WHAT YOU ARE ASKED TO DO
Word for word, repeat each record that follows.

RECORDS FOR THIS EXERCISE
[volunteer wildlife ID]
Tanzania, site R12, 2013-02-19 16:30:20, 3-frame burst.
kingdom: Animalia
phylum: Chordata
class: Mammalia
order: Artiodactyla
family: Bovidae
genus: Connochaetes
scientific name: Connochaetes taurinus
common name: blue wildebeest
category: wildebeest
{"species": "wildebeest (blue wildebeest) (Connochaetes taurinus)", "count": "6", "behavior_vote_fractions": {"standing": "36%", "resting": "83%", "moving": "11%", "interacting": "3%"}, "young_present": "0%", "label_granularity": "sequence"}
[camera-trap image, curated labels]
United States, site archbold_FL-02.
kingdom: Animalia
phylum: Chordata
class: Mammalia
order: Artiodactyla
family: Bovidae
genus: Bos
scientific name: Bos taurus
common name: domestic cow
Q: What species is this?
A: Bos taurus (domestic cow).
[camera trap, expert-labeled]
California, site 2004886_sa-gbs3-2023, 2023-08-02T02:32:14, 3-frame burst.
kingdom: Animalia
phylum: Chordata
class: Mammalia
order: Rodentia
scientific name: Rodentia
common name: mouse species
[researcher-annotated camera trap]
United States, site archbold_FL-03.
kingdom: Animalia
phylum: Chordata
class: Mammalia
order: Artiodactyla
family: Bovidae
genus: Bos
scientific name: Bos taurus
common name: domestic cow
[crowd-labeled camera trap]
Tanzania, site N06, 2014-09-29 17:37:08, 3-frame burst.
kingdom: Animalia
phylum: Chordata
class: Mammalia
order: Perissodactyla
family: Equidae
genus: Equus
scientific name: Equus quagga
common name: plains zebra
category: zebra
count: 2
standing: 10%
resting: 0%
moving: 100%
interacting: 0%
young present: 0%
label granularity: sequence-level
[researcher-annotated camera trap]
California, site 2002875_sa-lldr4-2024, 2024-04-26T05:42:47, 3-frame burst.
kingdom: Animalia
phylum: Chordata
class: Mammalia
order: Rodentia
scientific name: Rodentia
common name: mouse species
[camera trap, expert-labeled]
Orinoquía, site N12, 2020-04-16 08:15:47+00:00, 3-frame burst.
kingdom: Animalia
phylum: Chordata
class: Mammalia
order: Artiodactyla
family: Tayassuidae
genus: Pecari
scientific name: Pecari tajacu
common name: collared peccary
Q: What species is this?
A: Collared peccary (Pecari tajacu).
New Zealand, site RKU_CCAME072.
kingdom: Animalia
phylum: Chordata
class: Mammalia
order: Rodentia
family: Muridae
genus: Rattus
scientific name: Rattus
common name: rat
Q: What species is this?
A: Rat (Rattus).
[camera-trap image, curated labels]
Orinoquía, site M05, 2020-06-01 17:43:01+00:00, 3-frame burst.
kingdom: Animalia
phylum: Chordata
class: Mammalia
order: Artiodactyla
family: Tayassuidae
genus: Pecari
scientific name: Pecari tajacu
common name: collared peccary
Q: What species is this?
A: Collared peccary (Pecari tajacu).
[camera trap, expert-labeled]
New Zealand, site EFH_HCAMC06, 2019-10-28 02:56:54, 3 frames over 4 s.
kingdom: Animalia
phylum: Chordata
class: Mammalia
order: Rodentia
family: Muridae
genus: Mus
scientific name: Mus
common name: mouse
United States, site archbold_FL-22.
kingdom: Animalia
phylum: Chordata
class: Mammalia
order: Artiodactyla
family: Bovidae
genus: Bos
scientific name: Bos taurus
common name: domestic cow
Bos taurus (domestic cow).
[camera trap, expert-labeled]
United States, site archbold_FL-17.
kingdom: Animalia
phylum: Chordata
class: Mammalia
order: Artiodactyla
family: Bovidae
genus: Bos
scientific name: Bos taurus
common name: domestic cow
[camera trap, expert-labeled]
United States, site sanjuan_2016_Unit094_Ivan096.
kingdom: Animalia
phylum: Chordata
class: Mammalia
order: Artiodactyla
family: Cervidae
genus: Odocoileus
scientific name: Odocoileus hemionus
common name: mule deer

SOLUTION FOR THIS PROBLEM
[volunteer wildlife ID]
Tanzania, site R12, 2013-02-19 16:30:20, 3-frame burst.
kingdom: Animalia
phylum: Chordata
class: Mammalia
order: Artiodactyla
family: Bovidae
genus: Connochaetes
scientific name: Connochaetes taurinus
common name: blue wildebeest
category: wildebeest
{"species": "wildebeest (blue wildebeest) (Connochaetes taurinus)", "count": "6", "behavior_vote_fractions": {"standing": "36%", "resting": "83%", "moving": "11%", "interacting": "3%"}, "young_present": "0%", "label_granularity": "sequence"}
[camera-trap image, curated labels]
United States, site archbold_FL-02.
kingdom: Animalia
phylum: Chordata
class: Mammalia
order: Artiodactyla
family: Bovidae
genus: Bos
scientific name: Bos taurus
common name: domestic cow
Q: What species is this?
A: Bos taurus (domestic cow).
[camera trap, expert-labeled]
California, site 2004886_sa-gbs3-2023, 2023-08-02T02:32:14, 3-frame burst.
kingdom: Animalia
phylum: Chordata
class: Mammalia
order: Rodentia
scientific name: Rodentia
common name: mouse species
[researcher-annotated camera trap]
United States, site archbold_FL-03.
kingdom: Animalia
phylum: Chordata
class: Mammalia
order: Artiodactyla
family: Bovidae
genus: Bos
scientific name: Bos taurus
common name: domestic cow
[crowd-labeled camera trap]
Tanzania, site N06, 2014-09-29 17:37:08, 3-frame burst.
kingdom: Animalia
phylum: Chordata
class: Mammalia
order: Perissodactyla
family: Equidae
genus: Equus
scientific name: Equus quagga
common name: plains zebra
category: zebra
count: 2
standing: 10%
resting: 0%
moving: 100%
interacting: 0%
young present: 0%
label granularity: sequence-level
[researcher-annotated camera trap]
California, site 2002875_sa-lldr4-2024, 2024-04-26T05:42:47, 3-frame burst.
kingdom: Animalia
phylum: Chordata
class: Mammalia
order: Rodentia
scientific name: Rodentia
common name: mouse species
[camera trap, expert-labeled]
Orinoquía, site N12, 2020-04-16 08:15:47+00:00, 3-frame burst.
kingdom: Animalia
phylum: Chordata
class: Mammalia
order: Artiodactyla
family: Tayassuidae
genus: Pecari
scientific name: Pecari tajacu
common name: collared peccary
Q: What species is this?
A: Collared peccary (Pecari tajacu).
New Zealand, site RKU_CCAME072.
kingdom: Animalia
phylum: Chordata
class: Mammalia
order: Rodentia
family: Muridae
genus: Rattus
scientific name: Rattus
common name: rat
Q: What species is this?
A: Rat (Rattus).
[camera-trap image, curated labels]
Orinoquía, site M05, 2020-06-01 17:43:01+00:00, 3-frame burst.
kingdom: Animalia
phylum: Chordata
class: Mammalia
order: Artiodactyla
family: Tayassuidae
genus: Pecari
scientific name: Pecari tajacu
common name: collared peccary
Q: What species is this?
A: Collared peccary (Pecari tajacu).
[camera trap, expert-labeled]
New Zealand, site EFH_HCAMC06, 2019-10-28 02:56:54, 3 frames over 4 s.
kingdom: Animalia
phylum: Chordata
class: Mammalia
order: Rodentia
family: Muridae
genus: Mus
scientific name: Mus
common name: mouse
United States, site archbold_FL-22.
kingdom: Animalia
phylum: Chordata
class: Mammalia
order: Artiodactyla
family: Bovidae
genus: Bos
scientific name: Bos taurus
common name: domestic cow
Bos taurus (domestic cow).
[camera trap, expert-labeled]
United States, site archbold_FL-17.
kingdom: Animalia
phylum: Chordata
class: Mammalia
order: Artiodactyla
family: Bovidae
genus: Bos
scientific name: Bos taurus
common name: domestic cow
[camera trap, expert-labeled]
United States, site sanjuan_2016_Unit094_Ivan096.
kingdom: Animalia
phylum: Chordata
class: Mammalia
order: Artiodactyla
family: Cervidae
genus: Odocoileus
scientific name: Odocoileus hemionus
common name: mule deer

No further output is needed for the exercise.